# Can't add to favorites list after trying to add OTA channels



## joni (Sep 24, 2004)

We have a 921 software L188. My husband tried to add OTA channels to our favorites list (which didn't work) and now we can't add any channels to any of our favorites list. If you add them they just never show up in the list.
We also seem to have the problem that the info button information does not match what is playing if you select that while viewing a program. It is correct however if you use the guide button and then info. This issue was fixed with L188 upgrade but appears to be back to not giving the correct information this a.m.
Has anyone else experienced these problems? I searched on the forums and did not see these issues listed. Thanks!


----------



## SimpleSimon (Jan 15, 2004)

If the bad Info is on a OTA channel, that makes sense - because there isn't any - this is a known problem.

Lots of known problems with favorites lists - especially OTA.

Dunno why your searches didn't find the threads on them - they do exist.


----------



## joni (Sep 24, 2004)

You are correct I did see threads on favorites and OTA but not any that dealt with the any other favorites list not retaining any changes to them after an attempt to add an OTA to a different favorites list. Thanks for your response.


----------



## Mark Lamutt (Mar 24, 2002)

joni - the next version will resolve a lot of the L188 problems with the favorites lists.


----------



## lujan (Feb 10, 2004)

joni said:


> We have a 921 software L188. My husband tried to add OTA channels to our favorites list (which didn't work) and now we can't add any channels to any of our favorites list. If you add them they just never show up in the list.
> We also seem to have the problem that the info button information does not match what is playing if you select that while viewing a program. It is correct however if you use the guide button and then info. This issue was fixed with L188 upgrade but appears to be back to not giving the correct information this a.m.
> Has anyone else experienced these problems? I searched on the forums and did not see these issues listed. Thanks!


Yes, last night while watching "Clubhouse" on the local CBS OTA station, I pressed "Info" and got the "Presidentail Debate" and it indicated the date as 9/30/04 which is the correct time of the debate but it was 9/26/04? It also listed it as the ABC satellite station (not the OTA ABC station) even though I was watching the CBS OTA station (KRQE).

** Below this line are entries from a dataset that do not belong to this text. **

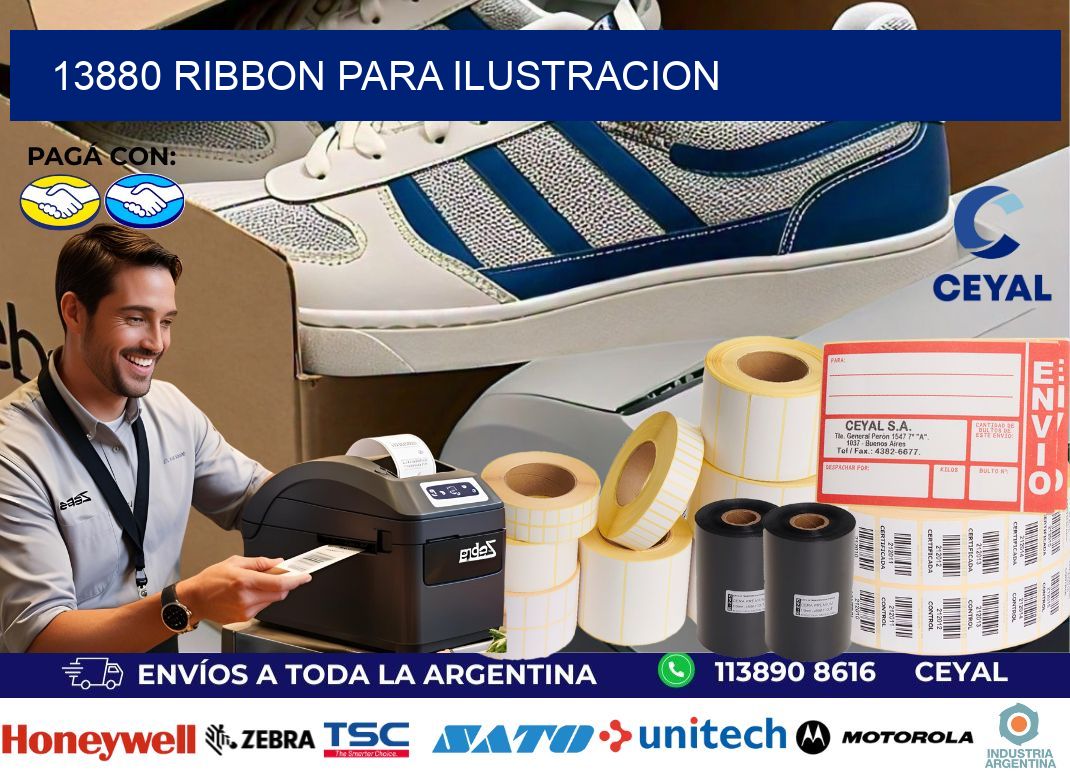 13880 ribbon para ilustracion
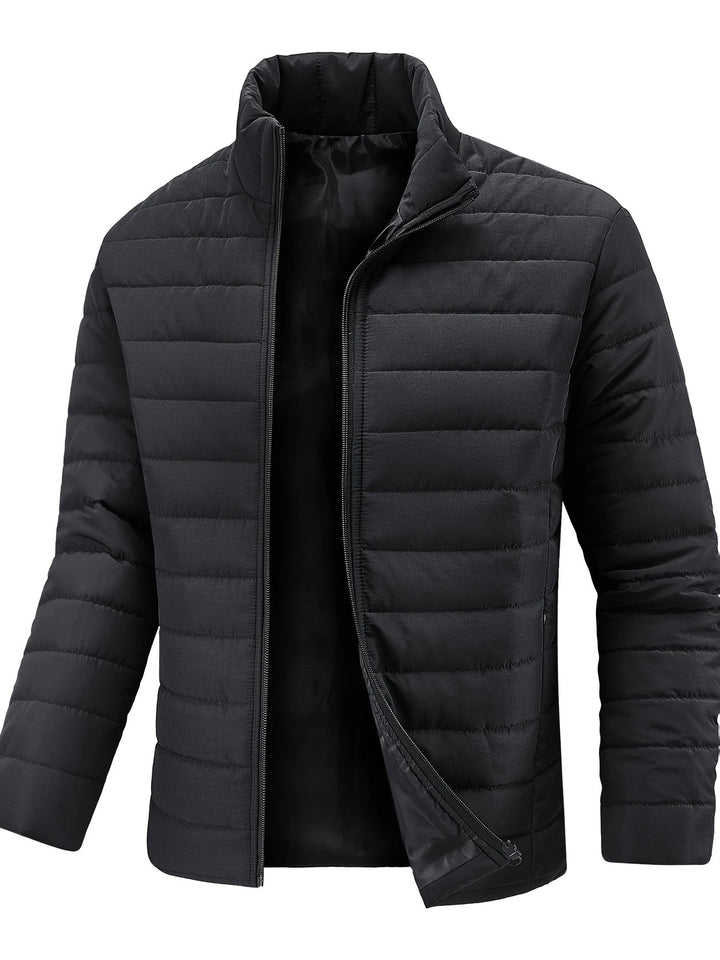 Herren Slim Fit Ultraleichte Thermosteppjacke mit hohem Stehkragen Drune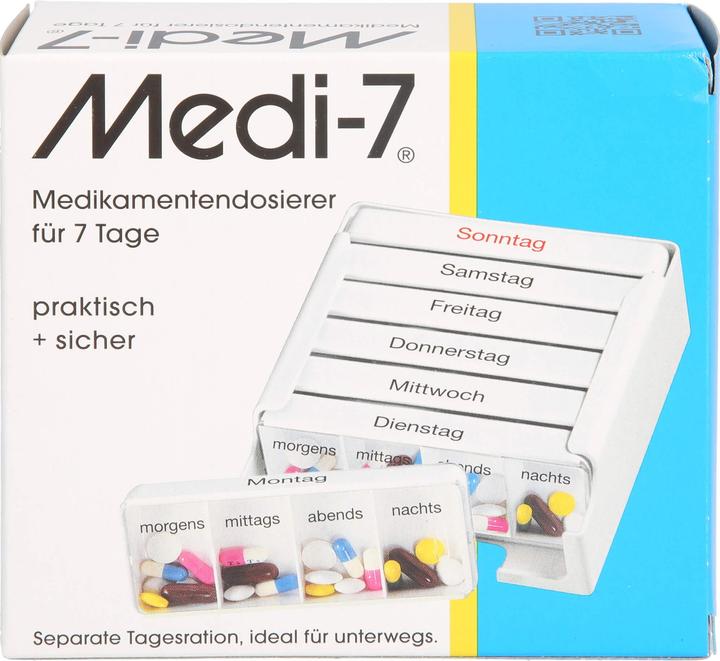 Image du produit Medi-7 Doseur de médicaments pour 7 jours Boîte à comprimés, 1 pc. Récipient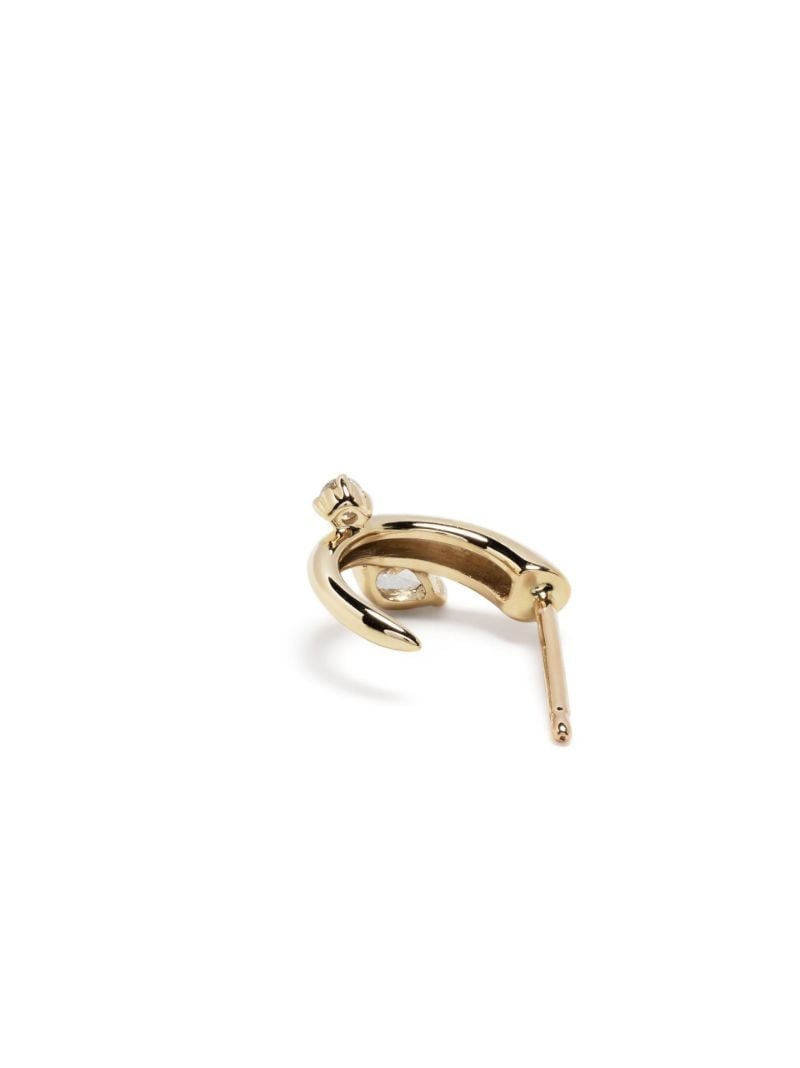 14k Yellow Gold Premier Amigos Diamond Hoop Earrings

Very odd?


----------



## mikehd (Sep 11, 2003)

Ok, so I'm not going crazy...

I've experienced the same problem with trying to add OTA to a favorites list. Just won't stick. Also the mismatched Info displayed while viewing a program, but will be correct in the guide.

L189 where are you???


----------



## KKlare (Sep 24, 2004)

OTA channels sort of stick. They are in the up-down channel selection, just not in the guide for your favorites. You could have an 811 where if the channel is not in the current guide, you cannot select it by number.

BTW, you can just enter 07 to get 007-01 if you have not analogs. How long will that stay?


----------



## mikehd (Sep 11, 2003)

Yeah, they show up in the ALL list, but can not be added to a custom favorites. Will this be addressed in L189?

I have a few analog stations added, but I'll try the direct entry to see if it will go to the OTA DTV station that I get (Oregon Public Broadcasting).


----------



## Mark Lamutt (Mar 24, 2002)

Yes.


----------